My data comes from a database of 323 addresses. The distribution has some upper-end outliers (positively-skewed). It is normally distributed without the outliers (I tested it.)

Min: 12 1st quartile: 19 Mean (w/ outliers): 23.04 Mean w/o outliers): 22.79 3rd quartile: 26 Max (w/ outliers): 47 Max (w/o outliers): 35

Median: 23 Mode: 24 Std. Dev (w/ outliers): 5.20 Std.
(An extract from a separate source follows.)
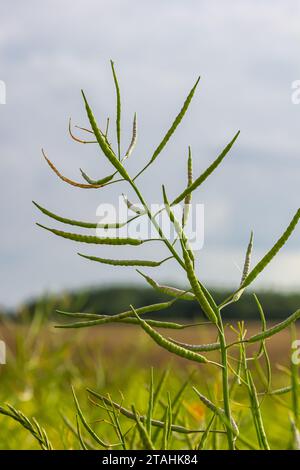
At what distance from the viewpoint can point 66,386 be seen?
1.99 meters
Dev (w/o outliers): 4.70

Ranges based on data including outliers 68.2% of data 17.8 - 28.2 95.4% of data 12.6 - 33.4 99.7% of data 7.4 - 38.6

Ranges based on data outliers excluded 68.2% of data 18.1 - 27.5 95.4% of data 13.4 - 32.2 99.7% of data 8.7 - 36.9

If you sign up for http://www.abcdefghijklmnopqrstuvwxyzabcdefghijklmnopqrstuvwxyzabcdefghijk.com/ then your email address would surely be an outlier :)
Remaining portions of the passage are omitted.